The most likely area of damage is in the area of either RCC
Panel 8 or 9 and the T-seal between them. This is based upon
many, many measurements that are outlined in our scenario
here, particularly the temperature sensors which rise very
early and the strain gauges which indicate unusual strain
very, very early in the re-entry.
Furthermore, forensic evidence of the debris further suggests
to us that the pieces of RCC No. 8 and 9 and the surrounding
pieces which we have recovered do show some patterns which
suggest to us that the entry of heat started in the area of
RCC No. 8 or 9 or one of the T-seals. We've listed some of
the issues here. Extreme heating, the deposit of metal, the
fact that some of the RCC material which we've recovered has
been flame-eroded to a knife-edge sharp corner on it indicates
that there was a heat flux past the RCC.
Next, please. We've drawn this out for you here just to show
what we're talking about. We put a little blob around here
to indicate that I'm not sure that we know exactly where it
is. We haven't figured it out to the inch yet, but we're getting
pretty close. It's RCC Panel No. 8 or 9 or the T-seal in between
and we've brought along a model here, too, so you can see
as we describe how the heat gets in there. Sometimes a model
helps. What we're suggesting is that the heat entry started
right around in there -- and this is just a blowup of it --
someplace around RCC Nos. 8 or 9.
Next. This graph here shows the deposit of slag on the RCC
panels. This leads us to believe that because the slag deposits
are extraordinarily heavy in the area of 8 and 9, and just
plain heavy in kind of 7 and 10, that this is the area that
was predominantly affected by the highest temperatures for
the longest period of time and that metal from the internal
parts of the leading edge was melted -- probably more melted.
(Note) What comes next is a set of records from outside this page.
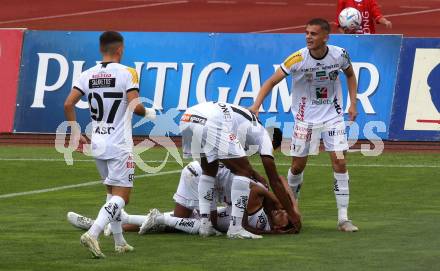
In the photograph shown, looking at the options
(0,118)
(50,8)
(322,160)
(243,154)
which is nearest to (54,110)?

It may even have been vaporized to the point where it was
actually flame-sprayed in some of these cases. A lot of it
is just melted. It's slag. It's melted metal of several different
types. This again is another piece of evidence which leads
us to focus on RCCs Nos. 8 and 9.
Next. This is a view of Panel No. 9 on the left, Panel No.
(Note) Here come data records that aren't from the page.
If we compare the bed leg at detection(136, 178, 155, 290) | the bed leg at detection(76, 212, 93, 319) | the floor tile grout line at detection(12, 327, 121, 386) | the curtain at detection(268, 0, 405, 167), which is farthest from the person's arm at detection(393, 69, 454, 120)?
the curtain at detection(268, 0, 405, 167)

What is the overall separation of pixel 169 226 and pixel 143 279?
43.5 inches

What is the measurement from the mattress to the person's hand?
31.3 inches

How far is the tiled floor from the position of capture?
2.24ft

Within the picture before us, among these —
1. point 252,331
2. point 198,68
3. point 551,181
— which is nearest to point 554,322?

8 on the right, as if you were standing inside the wing, looking
forward. In other words, the flanges, you might say, are even
with the screen and the apex is away from you. In other words,
we're looking into the RCC panels. Of course, the T-seal goes
in between 8 and 9. So this flange here and this flange here
would be about 1 1/8 inches apart from each other, with a
T-seal in between. These are the pieces which are eroded to
knife-edge thin, with a sharp edge, which indicates that --
and what we don't have any color on here, we don't have. We
don't have that piece of debris. It's gone and we can't find
So this is leading us to believe that perhaps on the lower
side right here that heat got in here someplace either from
the RCC itself, the T-seal, or this RCC, and as it blew by
these edges here, it sharpened them to knife-edge sharpness.
We have pictures of all that. Pictures don't show up very
well, so we didn't bring them. But we have the debris and
we have pictures of that.
Next. As far as the slag is concerned, this is a piece of
the RCC, a typical piece, and what we wanted to show here
is the composition of the slag. What we're suggesting is that
it's not just aluminum. We have metallic particles from all
of the parts, Inconel, stainless steel. Everything that's
in there, we have some deposits from chemical analysis. So
that indicates to us that the entire leading edge structure
was impacted by heat long enough for it to work its way through,
take all the pieces apart, vaporize them and melt them, and
then spray them around. And that has a certain connotation
of time as well as temperature because each of these things
melts at a different temperature. So it tells quite an interesting
Next. Okay. Entry interface, of course, was 44 minutes after
whatever hour you want to use. Eastern Standard is what we
use here. GMT is what we got briefed on this morning. But
at 44 minutes and seconds after the hour was interface. Then
we now go through this time line of indicating when the temperature
and strain sensors started to tell us that something happened
in the leading edge, and it all kind of leads us to this same
At Time 49:00 or about five minutes later, we have the first
temperature sensors starting to rise. This is even before
the time of peak heating, as we indicated before, and so we
feel that it's safe for to us develop a scenario in which
that Time 49 is when heat started to enter into the cavity.
By Time 52, three minutes later, temperature readings inside
the wing indicate that the leading edge of the spar was breached.
It took about three minutes for the heat to get inside the
spar. Now, this is significant because we are hoping that
with thermal analysis we will be able to determine what kind
of a hole, how big a hole it would take for heat to eat its
way through the leading edge of the spar. So this is significant.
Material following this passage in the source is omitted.